Many times, a couple who is going through a divorce or a legal separation will have a lot of their wealth stored up in one or more retirement plans. These sorts of plans can include 401(k)s or other work-related plans, as well as private retirement funds like an Individual Retirement Account, or IRA.
Not surprisingly, Florida law requires that retirement plans be equitably divided between the two spouses. In practice, this means that, unless there is some negotiation, someone who has a retirement plan may be ordered to share all or part of the asset's value with his or her spouse.
When it comes to retirement plans, though, dividing them is only half the battle. Even after a court divides them, there still has to be a separate process for actually getting the administrator who holds the retirement funds to distribute them as the court, or the parties, intend.
This is where a qualified domestic relations order, or QDRO, comes in to play. As the name implies, a QDRO is an order signed by the judge and directed to the administrator of the plan. The QDRO will describe in detail how the administrator should divide the retirement plan pursuant to the underlying divorce decree or settlement.
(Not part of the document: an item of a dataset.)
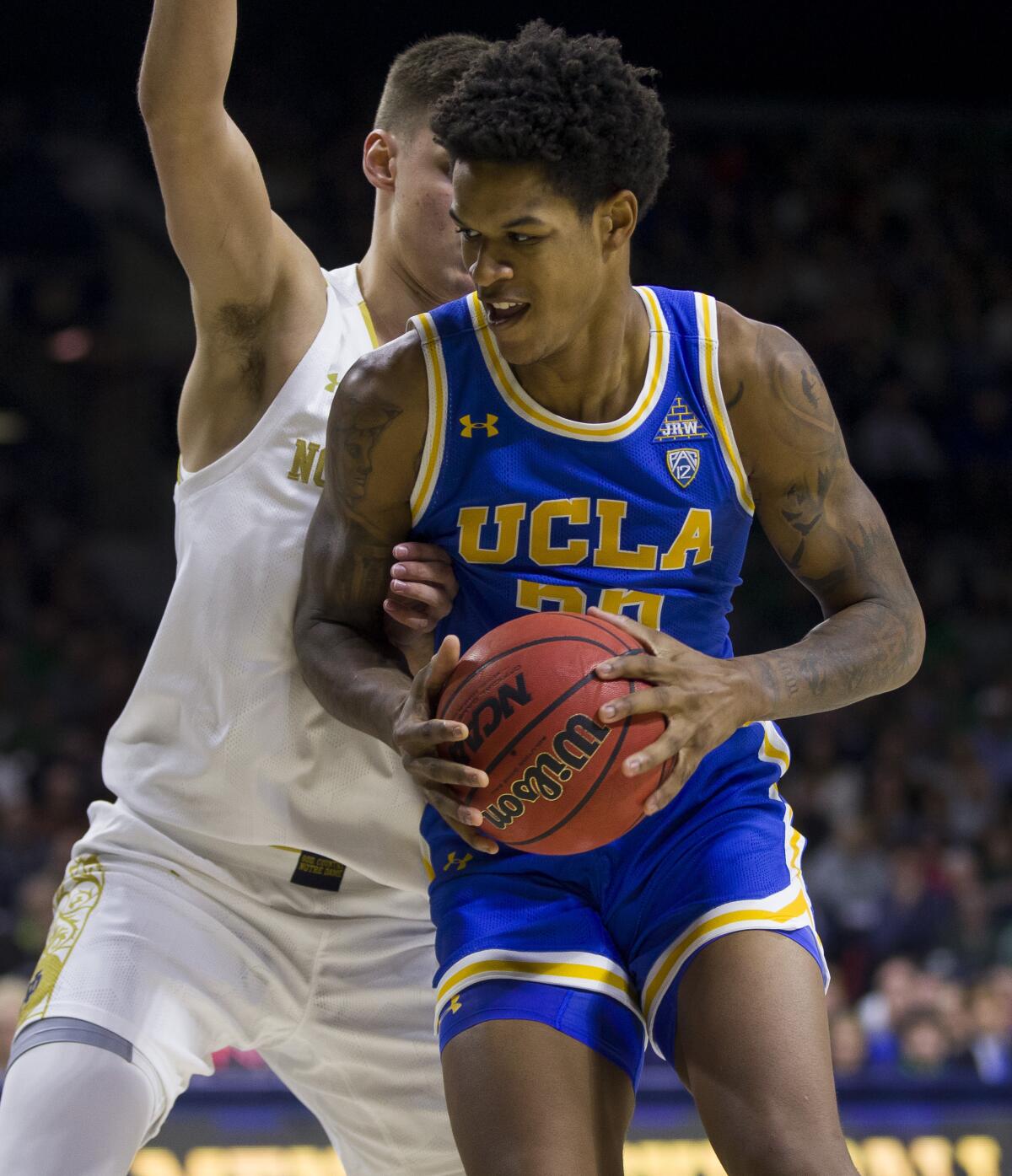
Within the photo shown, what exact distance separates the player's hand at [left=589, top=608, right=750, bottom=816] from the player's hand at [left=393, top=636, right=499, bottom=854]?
0.70 ft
The QDRO also has other implications under federal law, since it will allow the division to take place free of tax penalties and consequences. For this and other reasons, the administrator must officially recognize that the QDRO is properly drafted or, alternatively, send it back for revisions.
While tough negotiating and assertive advocacy are hallmarks of a skilled divorce lawyer, QDROs are just one example of how family lawyers also must pay careful attention to detail when sorting out their client's financial and legal affairs.